The Canadian Association for Free Expression, founded in 1983, is Canada’s leading free speech advocacy group and has intervened on behalf of victims of censorship from coast to coast.
Make donations to CAFÉ, P.O. Box 332, Rexdale, ON., M9W 5L3, CANADA.[Checks, VISA or Mastercard accepted.]

McCorkill Appeal Delayed as Judge Recuses Herself for Having Accepted Leonard Foundation Scholarship 40 Years Ago

McCorkill Appeal Delayed as Judge Recuses Herself for Having Accepted Leonard Foundation Scholarship 40 Years Ago

Just 48 hours before the New Brunswick Court of Appeals was to hear CAFE’s appeal against the decision of Justice William Grant, one of the three member panel Madame Justice Margaret E. Larlee recused herself. Her reason was that some 40 years ago she’d received a scholarship from the Leonard Foundation which offered assistance to White Protestant applicants.

The appeal is crucial as Justice Grant of New Brunswick’s Court of Queen’s Bench overturned the will of Robert McCorkill who willed the bulk of his estate of old coins ans artefacts to the National Alliance in the U.S. The appeal is vital to freedom of belief and property rights.

::::::::::

● **Problems to work on**
1) Can you translate the sentence "The appeal is vital to freedom of belief and property rights." from the McCorkill appeal excerpt into Spanish?
2) According to the McCorkill appeal excerpt, in what year was the Canadian Association for Free Expression founded?
3) Reproduce word for word the part of the McCorkill appeal excerpt that begins at the words "The appeal is crucial" and stops after "and property rights.".

● **Data shown**
::::::::::

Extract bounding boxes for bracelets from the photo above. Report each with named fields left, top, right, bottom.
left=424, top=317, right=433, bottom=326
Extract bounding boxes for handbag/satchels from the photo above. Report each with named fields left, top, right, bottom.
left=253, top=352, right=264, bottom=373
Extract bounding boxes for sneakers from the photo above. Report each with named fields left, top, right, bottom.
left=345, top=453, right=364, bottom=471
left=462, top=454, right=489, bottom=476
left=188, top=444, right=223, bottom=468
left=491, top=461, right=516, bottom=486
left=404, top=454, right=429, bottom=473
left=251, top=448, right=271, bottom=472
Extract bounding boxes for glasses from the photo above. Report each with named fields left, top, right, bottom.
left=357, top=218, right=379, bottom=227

::::::::::

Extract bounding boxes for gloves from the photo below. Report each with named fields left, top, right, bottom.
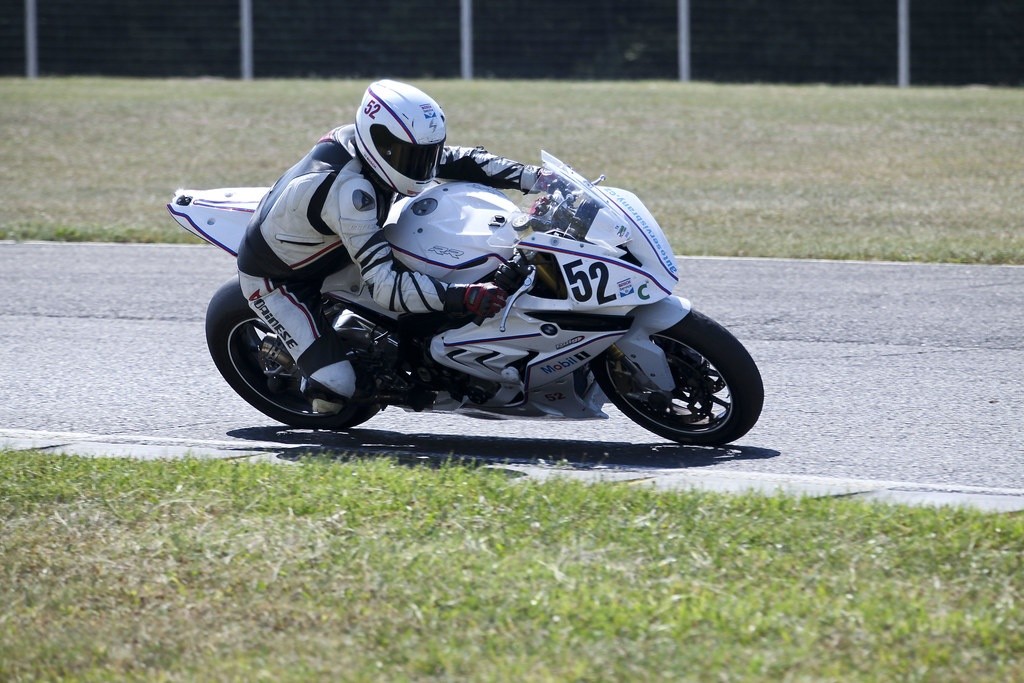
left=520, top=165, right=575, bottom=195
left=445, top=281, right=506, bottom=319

::::::::::

● **Responses by item number**
1) La apelación es vital para la libertad de creencia y los derechos de propiedad.

2) 1983

3)
The appeal is crucial as Justice Grant of New Brunswick’s Court of Queen’s Bench overturned the will of Robert McCorkill who willed the bulk of his estate of old coins ans artefacts to the National Alliance in the U.S. The appeal is vital to freedom of belief and property rights.